- What needs to be done
Please print the full listing exactly.

-------- Data for processing --------

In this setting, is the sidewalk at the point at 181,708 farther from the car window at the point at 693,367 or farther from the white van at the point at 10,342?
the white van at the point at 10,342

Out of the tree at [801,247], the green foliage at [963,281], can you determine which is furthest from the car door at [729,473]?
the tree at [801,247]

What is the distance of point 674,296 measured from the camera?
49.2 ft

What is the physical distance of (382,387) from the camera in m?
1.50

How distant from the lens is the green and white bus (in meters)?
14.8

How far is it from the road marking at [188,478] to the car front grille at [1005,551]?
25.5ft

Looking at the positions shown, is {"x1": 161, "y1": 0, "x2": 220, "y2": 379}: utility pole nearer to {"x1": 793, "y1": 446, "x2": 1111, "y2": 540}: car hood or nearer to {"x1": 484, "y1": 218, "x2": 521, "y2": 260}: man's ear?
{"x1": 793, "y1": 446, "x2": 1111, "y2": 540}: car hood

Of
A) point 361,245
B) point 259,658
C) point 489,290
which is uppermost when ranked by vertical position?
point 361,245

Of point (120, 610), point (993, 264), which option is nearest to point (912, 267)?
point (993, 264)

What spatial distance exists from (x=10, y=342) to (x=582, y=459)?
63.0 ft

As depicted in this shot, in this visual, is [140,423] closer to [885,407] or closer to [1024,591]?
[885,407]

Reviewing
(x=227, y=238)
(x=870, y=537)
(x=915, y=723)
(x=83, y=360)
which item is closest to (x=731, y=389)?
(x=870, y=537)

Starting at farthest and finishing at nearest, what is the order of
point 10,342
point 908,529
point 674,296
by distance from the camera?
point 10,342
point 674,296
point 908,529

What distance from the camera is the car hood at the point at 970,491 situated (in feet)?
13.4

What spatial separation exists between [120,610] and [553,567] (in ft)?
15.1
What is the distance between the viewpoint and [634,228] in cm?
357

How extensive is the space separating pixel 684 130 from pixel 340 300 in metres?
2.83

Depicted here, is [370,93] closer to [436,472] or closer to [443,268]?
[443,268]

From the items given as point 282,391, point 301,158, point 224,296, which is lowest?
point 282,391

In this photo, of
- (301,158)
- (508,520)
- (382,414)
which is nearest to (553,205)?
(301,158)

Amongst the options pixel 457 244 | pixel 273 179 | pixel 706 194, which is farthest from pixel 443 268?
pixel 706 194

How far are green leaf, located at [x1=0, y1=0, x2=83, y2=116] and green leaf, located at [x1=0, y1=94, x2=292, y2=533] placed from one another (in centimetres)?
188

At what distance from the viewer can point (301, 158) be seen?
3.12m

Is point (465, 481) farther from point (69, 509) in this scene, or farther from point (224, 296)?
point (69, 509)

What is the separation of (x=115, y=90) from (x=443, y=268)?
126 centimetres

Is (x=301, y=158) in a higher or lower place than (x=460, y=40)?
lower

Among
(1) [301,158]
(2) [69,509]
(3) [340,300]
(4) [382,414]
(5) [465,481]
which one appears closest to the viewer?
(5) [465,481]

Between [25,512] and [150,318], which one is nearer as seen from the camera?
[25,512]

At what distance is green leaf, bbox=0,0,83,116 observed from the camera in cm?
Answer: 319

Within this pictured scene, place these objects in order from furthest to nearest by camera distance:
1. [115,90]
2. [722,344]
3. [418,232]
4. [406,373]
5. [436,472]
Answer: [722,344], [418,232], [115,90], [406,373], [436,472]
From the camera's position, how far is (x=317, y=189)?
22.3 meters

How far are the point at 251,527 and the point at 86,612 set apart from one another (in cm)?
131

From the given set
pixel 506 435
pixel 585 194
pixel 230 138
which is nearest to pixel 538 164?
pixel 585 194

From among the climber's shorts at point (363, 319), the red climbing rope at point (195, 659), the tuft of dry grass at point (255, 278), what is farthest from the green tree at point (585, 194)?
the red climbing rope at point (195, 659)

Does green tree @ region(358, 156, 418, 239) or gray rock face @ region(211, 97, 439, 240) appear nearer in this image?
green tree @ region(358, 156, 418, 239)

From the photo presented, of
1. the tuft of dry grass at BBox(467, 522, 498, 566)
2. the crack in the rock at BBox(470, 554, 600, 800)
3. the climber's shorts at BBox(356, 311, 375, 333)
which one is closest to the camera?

--------

- Problem solution
In this setting, is the sidewalk at the point at 181,708 farther from the car window at the point at 693,367 or farther from the white van at the point at 10,342?
the white van at the point at 10,342

Out of the tree at [801,247], the green foliage at [963,281], can you determine which is furthest from the car door at [729,473]?
the tree at [801,247]

What is the distance of point 674,296 measured from the camera?
49.2 ft

What is the physical distance of (382,387) from the camera in m?
1.50

How distant from the lens is the green and white bus (in meters)?
14.8

How far is it from the road marking at [188,478] to the car front grille at [1005,551]?
25.5ft

Looking at the positions shown, is {"x1": 161, "y1": 0, "x2": 220, "y2": 379}: utility pole nearer to {"x1": 793, "y1": 446, "x2": 1111, "y2": 540}: car hood or nearer to {"x1": 484, "y1": 218, "x2": 521, "y2": 260}: man's ear?
{"x1": 793, "y1": 446, "x2": 1111, "y2": 540}: car hood

Of
A) point 361,245
B) point 259,658
C) point 489,290
which is uppermost when ranked by vertical position?
point 361,245

Of point (120, 610), point (993, 264), which option is nearest to point (912, 267)?
point (993, 264)

What spatial distance exists from (x=10, y=342) to (x=582, y=459)?
63.0 ft

As depicted in this shot, in this visual, is [140,423] closer to [885,407] or closer to [1024,591]?
[885,407]

Reviewing
(x=227, y=238)
(x=870, y=537)
(x=915, y=723)
(x=83, y=360)
which item is closest to (x=731, y=389)?
(x=870, y=537)

Starting at farthest and finishing at nearest, what is the order of
point 10,342
point 908,529
point 674,296
by distance from the camera?
point 10,342
point 674,296
point 908,529

What distance from the camera is the car hood at the point at 970,491 situated (in feet)?
13.4

What spatial separation exists between [120,610] and [553,567] (in ft)?
15.1
What is the distance between the viewpoint and [634,228] in cm?
357

How extensive is the space separating pixel 684 130 from pixel 340 300 in metres?
2.83

Depicted here, is [370,93] closer to [436,472] or closer to [443,268]?
[443,268]

From the items given as point 282,391, point 301,158, point 224,296, which is lowest?
point 282,391

In this photo, of
- (301,158)
- (508,520)
- (382,414)
which is nearest to (553,205)?
(301,158)

Amongst the options pixel 457 244 | pixel 273 179 | pixel 706 194, which is farthest from pixel 443 268?
pixel 706 194

How far are green leaf, located at [x1=0, y1=0, x2=83, y2=116] and green leaf, located at [x1=0, y1=94, x2=292, y2=533] placed from one another (in centimetres)?
188

At what distance from the viewer can point (301, 158) be seen?
3.12m

Is point (465, 481) farther from point (69, 509) in this scene, or farther from point (224, 296)?
point (69, 509)

What is the separation of (x=115, y=90) from (x=443, y=268)?
126 centimetres

Is (x=301, y=158) in a higher or lower place than (x=460, y=40)?
lower

Among
(1) [301,158]
(2) [69,509]
(3) [340,300]
(4) [382,414]
(5) [465,481]
which one appears closest to the viewer?
(5) [465,481]

Between [25,512] and [150,318], which one is nearer as seen from the camera?
[25,512]

At what distance is green leaf, bbox=0,0,83,116 observed from the camera in cm?
Answer: 319

Within this pictured scene, place these objects in order from furthest to nearest by camera distance:
1. [115,90]
2. [722,344]
3. [418,232]
4. [406,373]
5. [436,472]
Answer: [722,344], [418,232], [115,90], [406,373], [436,472]
From the camera's position, how far is (x=317, y=189)?
22.3 meters

How far are the point at 251,527 and the point at 86,612 set apart from one another (in cm)?
131

From the given set
pixel 506 435
pixel 585 194
pixel 230 138
which is nearest to pixel 538 164?
pixel 585 194

From among the climber's shorts at point (363, 319), the red climbing rope at point (195, 659), the tuft of dry grass at point (255, 278), what is farthest from the green tree at point (585, 194)?
the red climbing rope at point (195, 659)

Does green tree @ region(358, 156, 418, 239) or gray rock face @ region(211, 97, 439, 240) appear nearer in this image?
green tree @ region(358, 156, 418, 239)

From the photo presented, of
1. the tuft of dry grass at BBox(467, 522, 498, 566)
2. the crack in the rock at BBox(470, 554, 600, 800)
3. the climber's shorts at BBox(356, 311, 375, 333)
which one is closest to the camera?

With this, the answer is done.